Я столько нянчился с мыслью о смерти, что любые слова о том, как я к ней отношусь, звучали бы приблизительно. Могу сказать одно:
я не в силах без нее обходиться, без нее мне будет нечего пережевывать…
Положить конец собственной жизни — уголовное преступление.
Единственное подлинное твое достояние, а тебе диктуют, что с ним можно делать, а что нет.
Нравится, не нравится — живи.
Утешение с помощью возможного самоубийств раздвигает до бесконечного пространства стены этого жилища, где мы задыхаемся.
Идея самоуничтожения, многообразие способов достижения этого, их простота и доступность одновременно и радуют, и пугают нас, ибо нет ничего более простого и страшного, чем акт, посредством которого мы принимаем бесповоротное решение о нас самих.
В одно мгновение мы устраняем все мгновения;
сам Бог и тот не смог бы это сделать.
Но, хвастливые демоны, мы отодвигаем наш конец: как отказаться от демонстрации нашей свободы, от игры нашей спеси?..
Можно со всей справедливостью говорить о формальном заимствовании Лимоновым темы смерти у Мисимы и перенесении ее в структуру собственной эстетики, так как у Лимонова эта тема не только не находит никакого развития по сравнению с оригиналом, но даже и утрачивает те философские и метафизические коннотации, что характерны для эстетики Мисимы (особенно на ее позднем этапе развития).
В «харьковской трилогии» Лимонов почти не пишет о смерти.
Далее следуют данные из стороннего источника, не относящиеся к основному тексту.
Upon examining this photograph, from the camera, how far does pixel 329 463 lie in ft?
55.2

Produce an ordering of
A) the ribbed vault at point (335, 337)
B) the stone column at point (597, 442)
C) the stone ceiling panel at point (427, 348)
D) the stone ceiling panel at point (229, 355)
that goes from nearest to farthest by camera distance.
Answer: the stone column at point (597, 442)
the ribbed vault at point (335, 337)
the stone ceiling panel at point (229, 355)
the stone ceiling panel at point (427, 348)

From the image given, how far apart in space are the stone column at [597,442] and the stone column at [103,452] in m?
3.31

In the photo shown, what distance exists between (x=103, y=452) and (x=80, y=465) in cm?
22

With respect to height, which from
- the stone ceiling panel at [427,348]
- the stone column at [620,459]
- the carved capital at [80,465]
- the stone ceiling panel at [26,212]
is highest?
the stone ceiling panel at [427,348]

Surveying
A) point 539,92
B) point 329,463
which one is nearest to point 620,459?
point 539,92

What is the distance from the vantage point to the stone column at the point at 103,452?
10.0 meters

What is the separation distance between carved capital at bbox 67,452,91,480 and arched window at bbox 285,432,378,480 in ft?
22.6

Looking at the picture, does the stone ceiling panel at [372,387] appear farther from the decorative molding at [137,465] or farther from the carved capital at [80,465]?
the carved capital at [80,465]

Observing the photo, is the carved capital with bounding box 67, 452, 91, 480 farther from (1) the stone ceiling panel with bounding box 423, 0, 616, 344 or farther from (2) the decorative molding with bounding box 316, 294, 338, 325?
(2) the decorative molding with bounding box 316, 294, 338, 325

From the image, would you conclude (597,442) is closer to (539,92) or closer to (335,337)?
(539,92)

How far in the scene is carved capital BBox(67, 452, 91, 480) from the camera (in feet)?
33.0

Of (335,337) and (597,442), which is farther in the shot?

Зато в «Дневнике неудачника» упоминания о смерти встречаются буквально через страницу. Лимонов пишет о том, что «как русский человек относится к смерти с почтением», признается, что «любит умирающих», призывает — «и убейте меня красиво, пожалуйста, люди!» Герой «Дневника» выбирает себе смерть, исходя при этом, прежде всего, из соображений «красивости»: «Электрический стул — это неприятно и больно, и живот схватило, как перед экзаменом в школе, но недолго это. <…> В полевых условиях куда лучше — бултых в пахучую траву и что-нибудь изящное успеваешь часто перед смертью приятелю сказать, а то, глядишь, и подругу по личику погладить успеешь»[237]. Даже не эстетичность, а эффектность смерти[238] столь увлекает автора, что это сказывается на его стиле — аляповатость и «правдоподобность» (приятель и подруга должны, видимо, заранее собраться на месте гибели героя, который еще намерен мелодраматично поразглагольствовать перед смертью) напоминают голливудские боевики категории «В»… Впрочем, и этот эстетический «трэш» имеет японские корни (предсмертная фраза другу как аналог написания традиционных «стихотворений покидающих этот мир», сочиненных, в частности, Мисимой и его помощниками накануне 25 ноября…) и мог прийти напрямую из «Исповеди маски» Мисимы:
«Как приятно это было — представлять себя лежащим навзничь. Невыразимый восторг охватил меня от одной фантазии, будто я застрелен и умираю. Я подумал, что, случись со мной такое, я бы, наверно, даже боли не чувствовал…» / «Все вызывало во мне какую-то детскую радость, даже война. Я по-прежнему верил, что не почувствую боли, когда упаду, сраженный пулей. Предвкушение смерти наполняло мое существо трепетом неземной радости. Мне казалось, что я владею всем миром»[239].
Сама же связь воли к смерти и истерического нарциссизма давно была отмечена исследователями, описана у того же Ванейгема:
«Ликование, которое познают в момент свой смерти легионы аскетов, наемников, фанатиков, парашютистов, является преувеличенно мрачным празднеством, воспринимаемым передлицом вечности подобно вспышке фотоаппарата, эстетизированно.